Les anciens l'ont nommé Lieu-dit Sécheron.


Comme on le remarque s'agissant de lieux célèbres où la nature et les hommes ont conjugué leurs efforts pour donner naissance à une tradition voire à une visibilité, le hameau de Sécheron se présente à la fois sous l'apparence d'une composition d’éléments naturels tels qu'on les retrouve dans les contreforts du Jura et sur les bords de l'Ain et sous l'aspect de vestiges d'une époque laborieuse qu'on visite par curiosité ou par sympathie.

Ce petit hameau du Bugey figure comme un paysage complet au sens où il dispose de ce qui apparait à Jean Guitton indispensable pour sa définition : une rivière, un pré, une colline avec des arbres.

Parmis ces derniers, les noyers tiennent une place privilégiée sur le finage de Saint jean-Le-Vieux. Mais  en  dehors  des vergers à noyers,  à pommiers et des vignes, on

retiendra surtout la présence de moraines médiocrement fertiles et d'une forêt, sillonnée par plusieurs chemins de randonnée, qui s'étendent depuis le Gorget jusqu'aux portes de Dalivoy. Son aspect est très caractéristique des sous-bois de petite montagne avec la présence de châtaigneraies sauvages qui viennent s'ajouter à l'inventaire générale des ressources quant à la flore et la faune, bien mises en relief par le périodique de la Société intercommunale de loisir dont le siège est à Jujurieux.

La question du nom de "Sécheron"


Les anciens l'ont nommé lieu-dit Sêcheron, mais sans qu'on sache combien de temps avant le 14° siècle des hommes lui ont assigné un nom, y ont fixé leur résidence ou s'y sont livré à des pratiques de subsistance. Le plus ancien document d'archives connu, signale seulement que le Moulin de Sêcheron a été rebâti en 1355, par la Seigneurie de Varey, suite à sa destruction par les Dauphinois.

Comme si, une fois de plus, ainsi que le rappelle Michel Serres, il avait fallu que la mort de ce qui était avant, ait pour fonction d'attester le commencement de l'histoire saisissable ou le moment à partir duquel le hameau dont nous parlons, à mi chemin entre les sites immémoriaux de Jujurieux et de Varey, avait fait en sorte qu'on parle de lui, par l'intermédiaire de son moulin et qu'ainsi on l'arrache au fleuve blanc de l'inexistence ou, ce qui revient au même, du perpétuel oubli.
════════════════════
→ **TRAVAIL DEMANDÉ**:
1. Mettez à jour le texte sur Sécheron en commençant par "Les anciens l'ont nommé Lieu-dit" et en allant jusqu'à "avec des arbres.", puis remplacez "hameau" par "village".
2. Selon le texte sur Sécheron, les affirmations suivantes sont-elles exactes ? (a) Le moulin de Sécheron a été rebâti en 1355 par la Seigneurie de Varey. (b) Les moraines du secteur sont très fertiles. (c) La Société intercommunale de loisir a son siège à Varey.
Les enregistrements n'ont aucun lien avec le texte sur Sécheron.

→ **DONNÉES PRÉSENTÉES**:
════════════════════
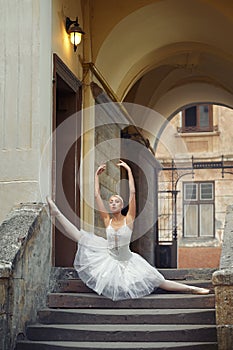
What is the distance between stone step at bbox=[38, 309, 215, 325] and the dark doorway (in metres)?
2.27

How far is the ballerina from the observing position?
7.65m

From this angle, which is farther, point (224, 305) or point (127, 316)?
point (127, 316)

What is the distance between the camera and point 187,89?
16719mm

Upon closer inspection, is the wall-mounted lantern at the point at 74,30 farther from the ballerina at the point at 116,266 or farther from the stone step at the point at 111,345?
the stone step at the point at 111,345

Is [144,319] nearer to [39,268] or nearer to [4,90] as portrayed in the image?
[39,268]

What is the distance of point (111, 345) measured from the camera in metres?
════════════════════
→ **SOLUTIONS**:
1.
Les anciens l'ont nommé Lieu-dit Sécheron.


Comme on le remarque s'agissant de lieux célèbres où la nature et les hommes ont conjugué leurs efforts pour donner naissance à une tradition voire à une visibilité, le village de Sécheron se présente à la fois sous l'apparence d'une composition d’éléments naturels tels qu'on les retrouve dans les contreforts du Jura et sur les bords de l'Ain et sous l'aspect de vestiges d'une époque laborieuse qu'on visite par curiosité ou par sympathie.

Ce petit village du Bugey figure comme un paysage complet au sens où il dispose de ce qui apparait à Jean Guitton indispensable pour sa définition : une rivière, un pré, une colline avec des arbres.

2.
(a) Oui : « le Moulin de Sêcheron a été rebâti en 1355, par la Seigneurie de Varey »
(b) Non : « moraines médiocrement fertiles »
(c) Non : « dont le siège est à Jujurieux »